Write down exactly what lies from the line containing "Volkswagen Crafter 2020 photo 2" to the end of the records, inclusive, and omit the pictures.

....................

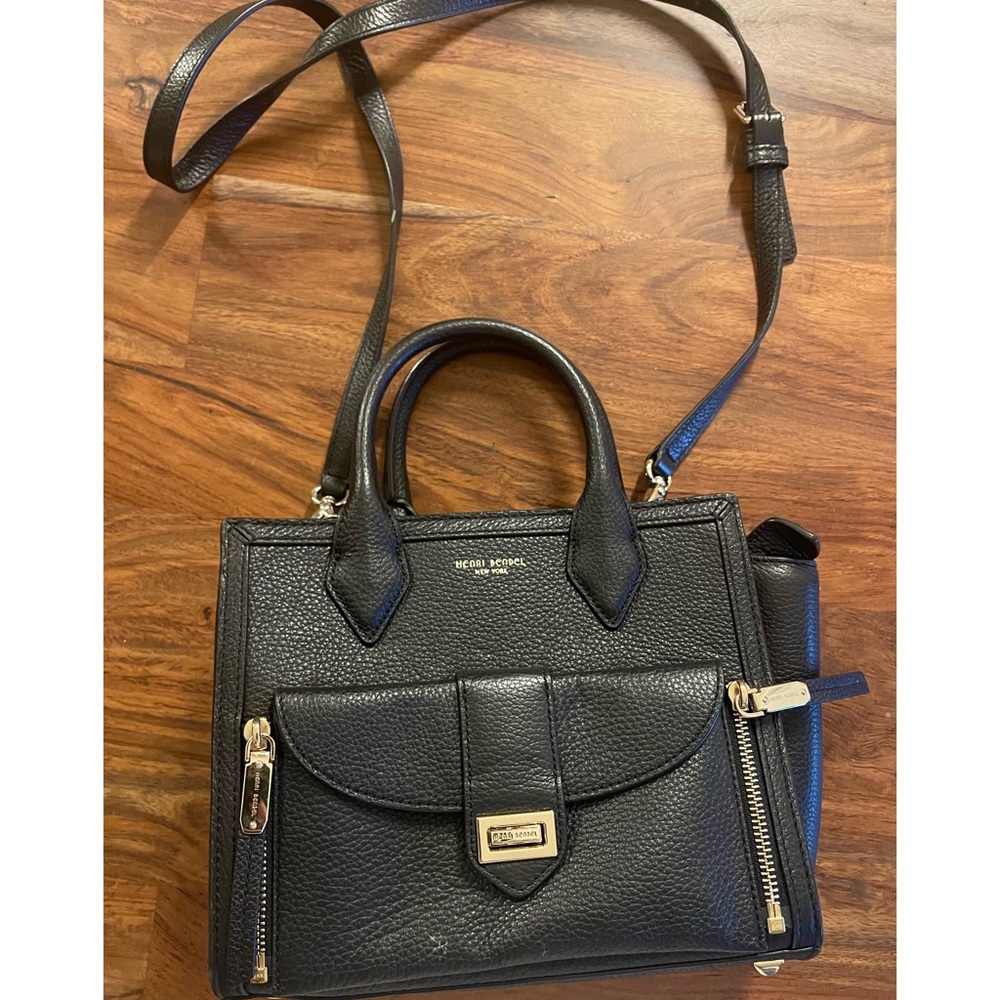 Henri Bendel tote with zipper off clutch in black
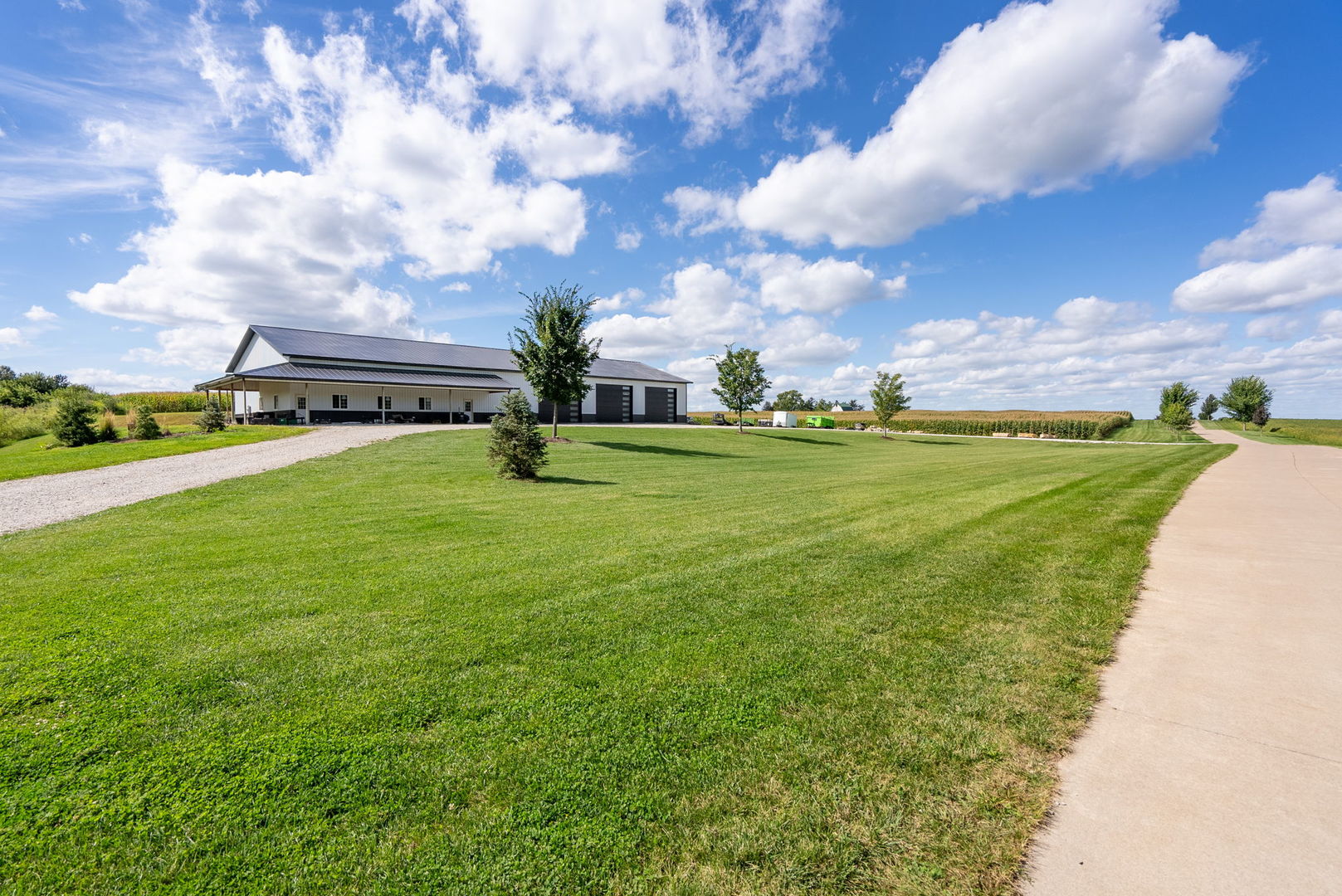 main property photo 20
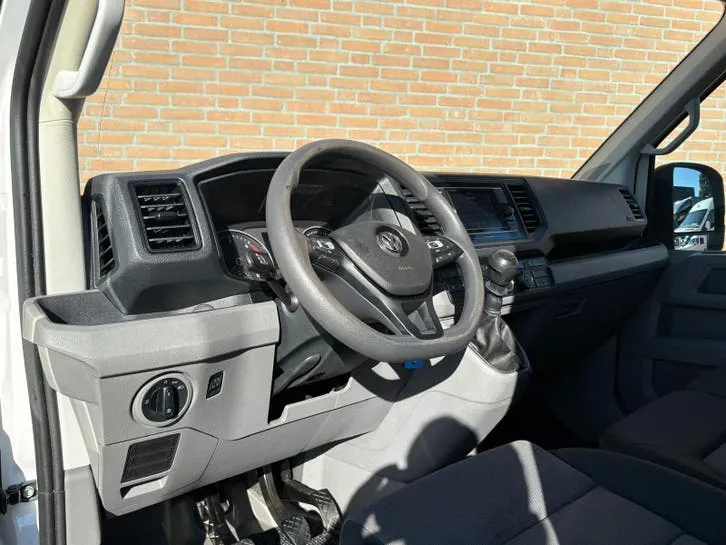 Volkswagen Crafter 2020 photo 2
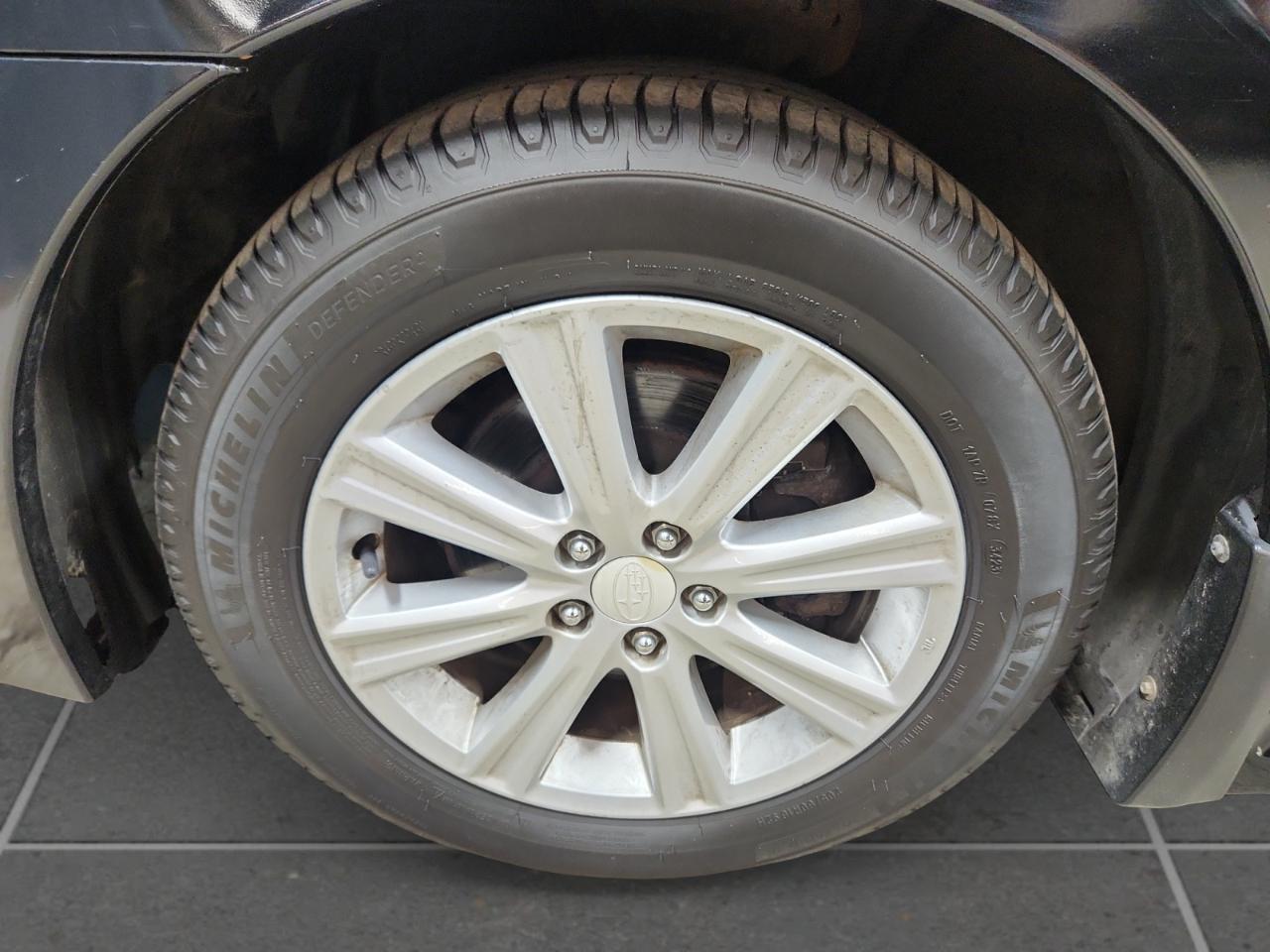 Subaru Legacy 2.5i Premium 2012
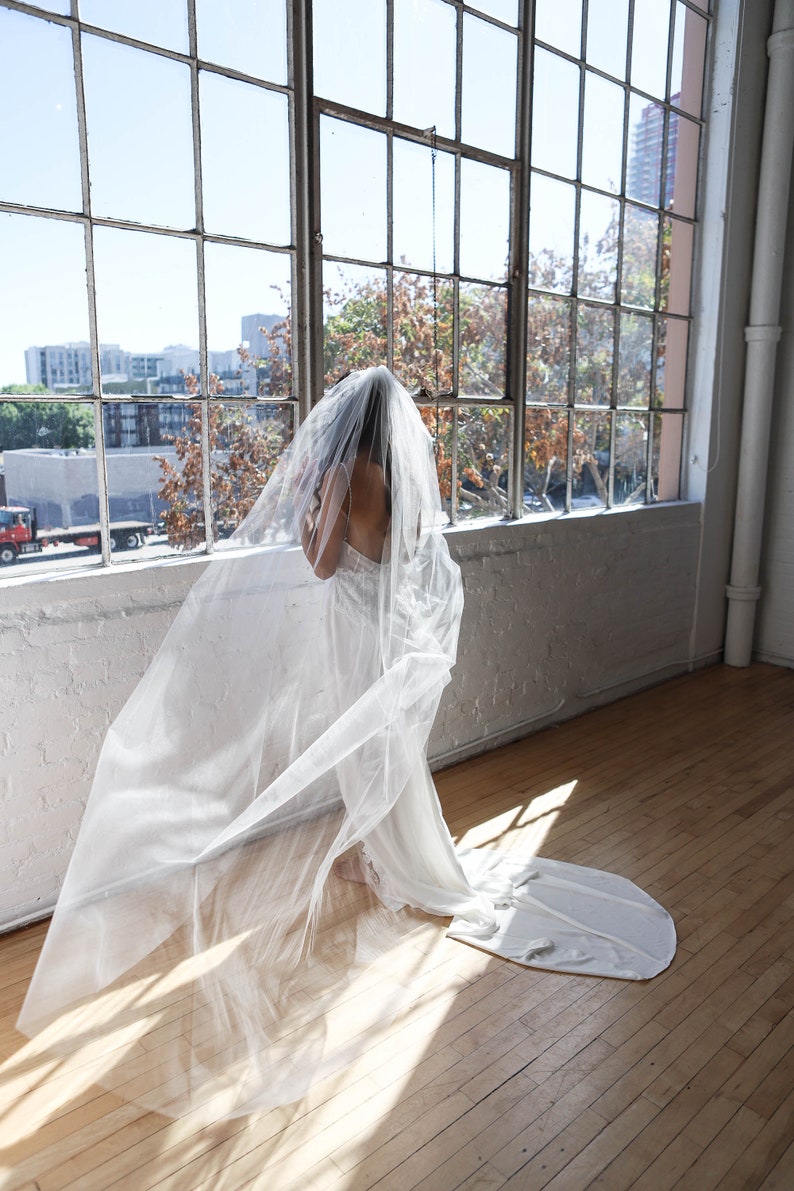 Cathedral Veil, Wedding Veil, Classic Bridal Veil, Fingertip Veil, Long Veil, Chapel Veil, Waltz Veil, Simple Veil 0802 image 4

....................

▶ [Exercise solution]:
 Volkswagen Crafter 2020 photo 2
 Subaru Legacy 2.5i Premium 2012
 Cathedral Veil, Wedding Veil, Classic Bridal Veil, Fingertip Veil, Long Veil, Chapel Veil, Waltz Veil, Simple Veil 0802 image 4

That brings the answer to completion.